Figure 4Stochastic simulations. Effects of different second line drug treatment regimes on the frequency of patients colonized with bacteria and the fraction colonize with bacteria that are resistant to the first line drug. Mean fractions for 200 runs after 1 year under that treatment regime. (a, b) No input of patients with resistant bacteria. (c,d) 10% of the patients entering the hospital carry bacteria resistant to the first-line antibiotic. Save for those related to switching, the values of the parameters of these simulations are the same as those in Figures 2 and 3. The standard errors were less than 1% of the mean for all sets of parameters.

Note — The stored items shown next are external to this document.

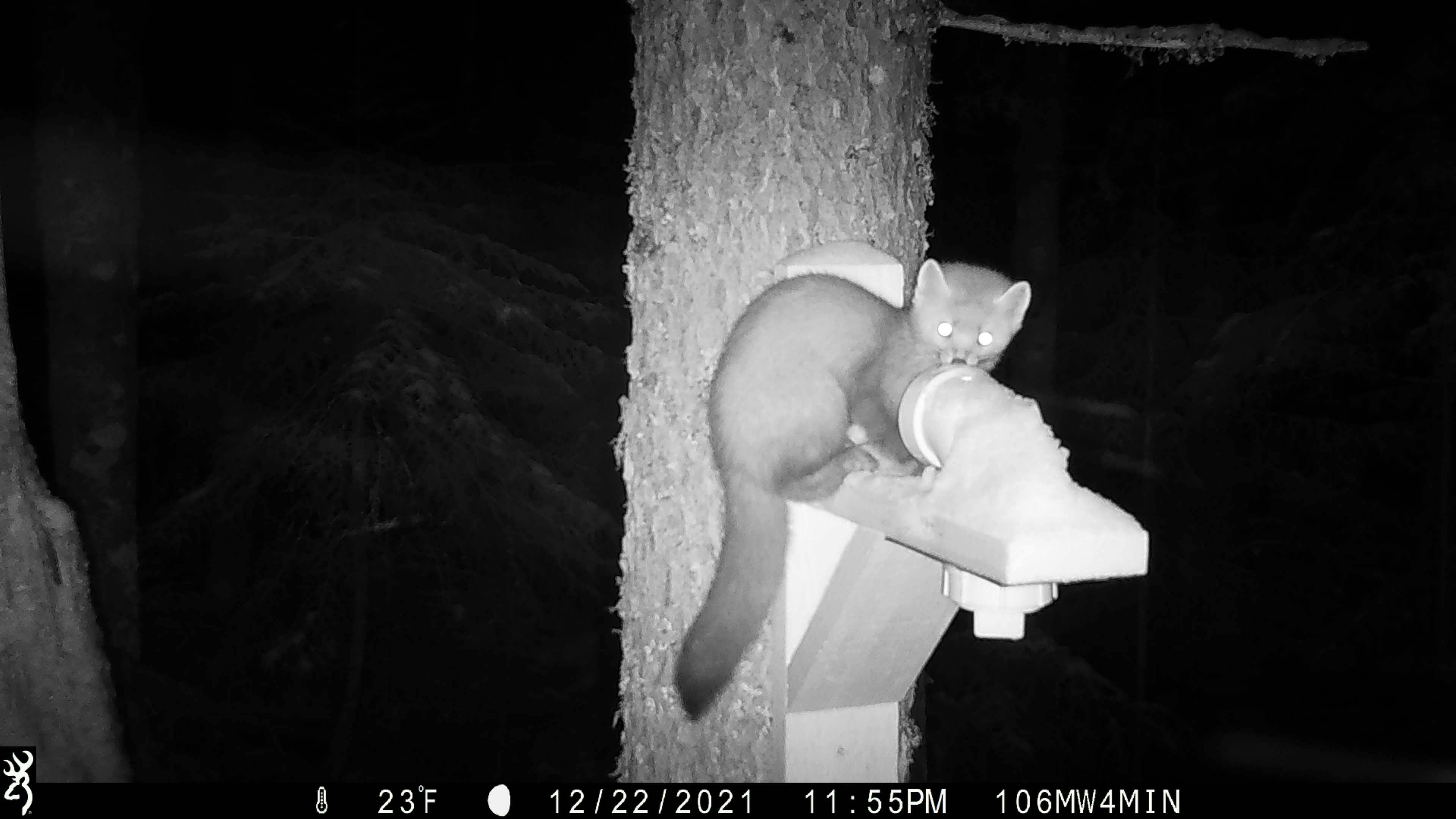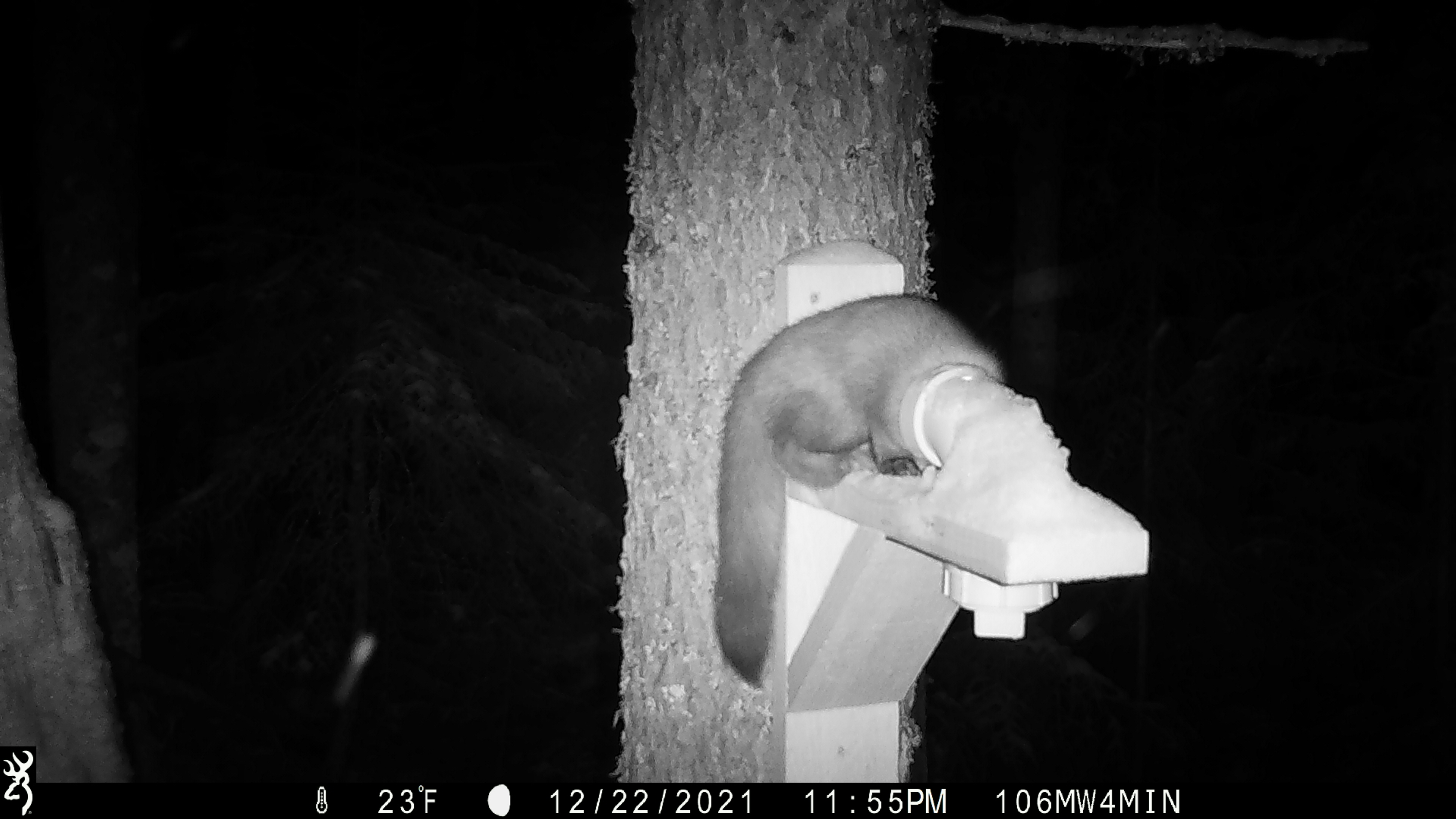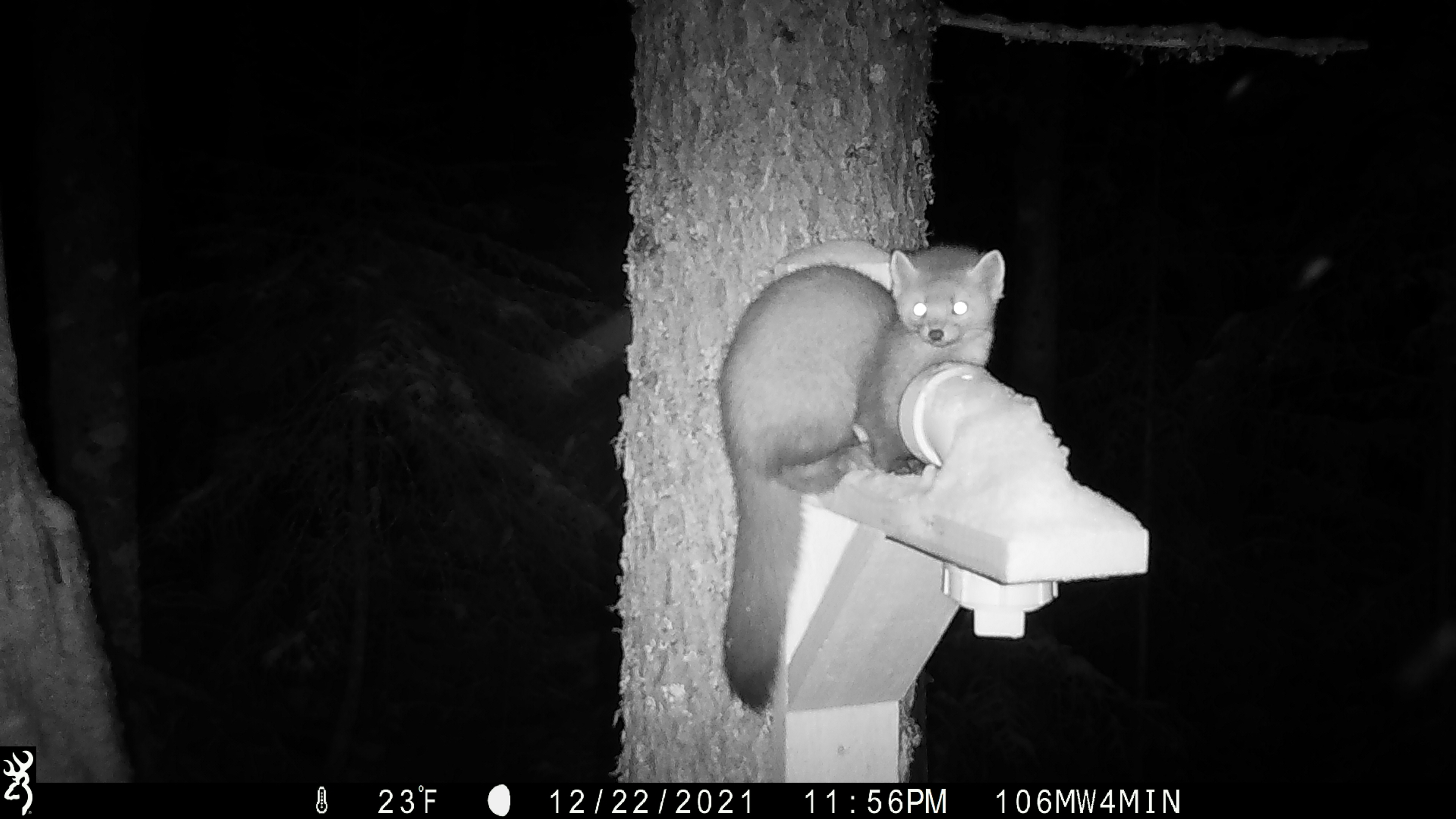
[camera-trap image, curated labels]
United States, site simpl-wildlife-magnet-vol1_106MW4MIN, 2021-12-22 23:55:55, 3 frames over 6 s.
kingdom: Animalia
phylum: Chordata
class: Mammalia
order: Carnivora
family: Mustelidae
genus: Martes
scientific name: Martes americana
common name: american marten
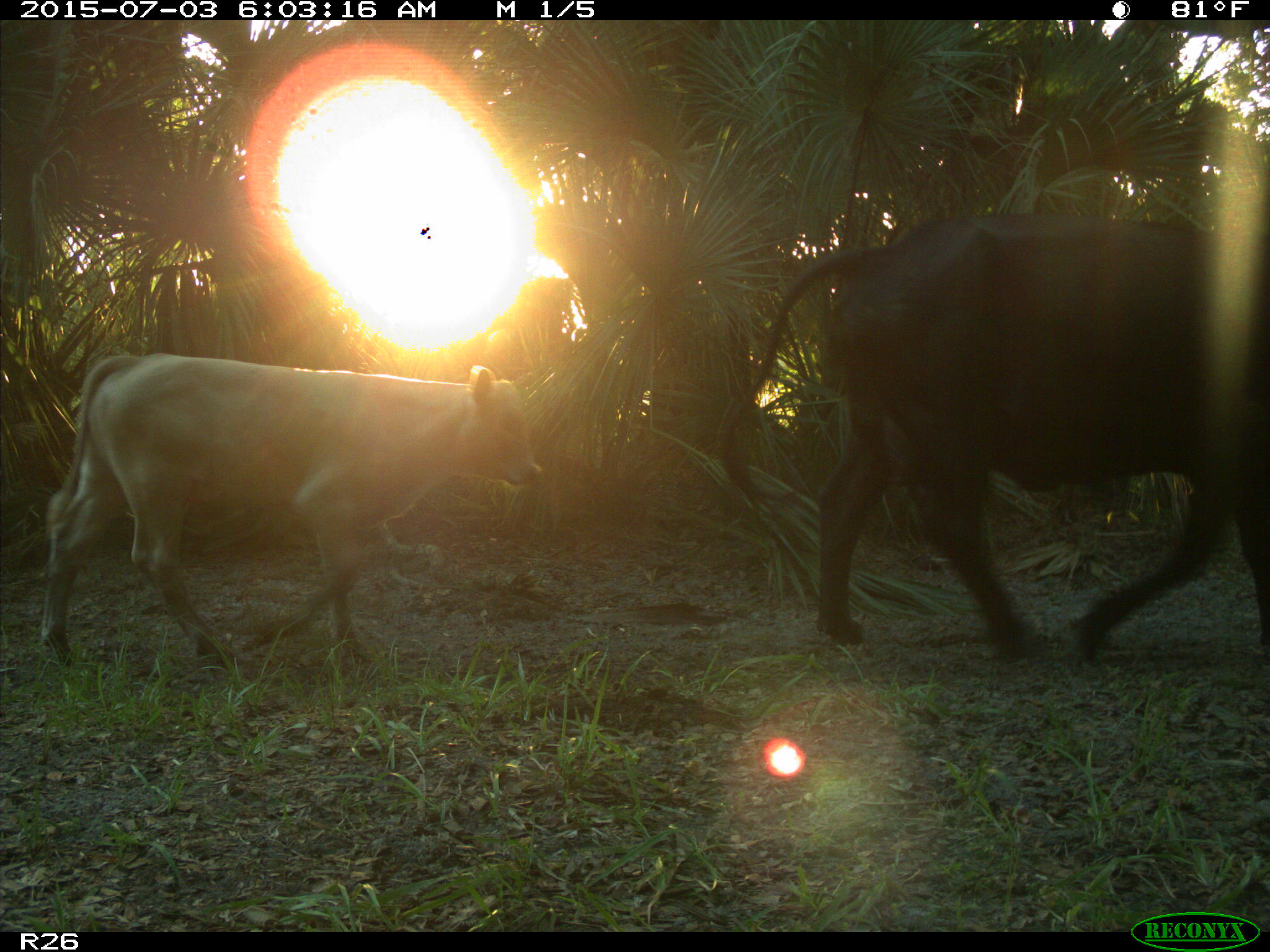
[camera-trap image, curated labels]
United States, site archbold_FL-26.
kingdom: Animalia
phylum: Chordata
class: Mammalia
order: Artiodactyla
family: Bovidae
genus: Bos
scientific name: Bos taurus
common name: domestic cow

Equilibrium fraction of infected patients with different interventions
| Intervention (changes in hospital protocol) | Percent of Infected Patients at Equilibrium |
|---|---|
| Standard Parameters* | 52.8 |
| Reduce transmission (βS0) by a factor of two | 37.3 |
| Reduce the term of stay of uncolonized patients (1/CU) by a factor of two | 60.8 |
| Reduce the term of stay of infected patients (1/CS0) by a factor of two | 44.7 |
| Reduce the input of colonized patients entering the hospital (eS) by a factor of two | 43.3 |
| Treat 50% of colonized patients with an antibiotic (f = 0.5) - no resistance | 21.4 |
* Standard parameters: βS0 = 2 × 10-3, CU = 0.10, CS0 = 0.05, eS = 0.40, eU = 0.20
x = 0.10 (clearance rate in the absence of treatment - 10 days), v = 0.3333 (clearance rate with treatment - 3 days), βS1 = 2 × 10-3 (transmission rate of treated patients with susceptible bacteria). Total and sustained number of patients N = 100. Note: A number of these parameters are different than those used in simulations presented in the body of this report.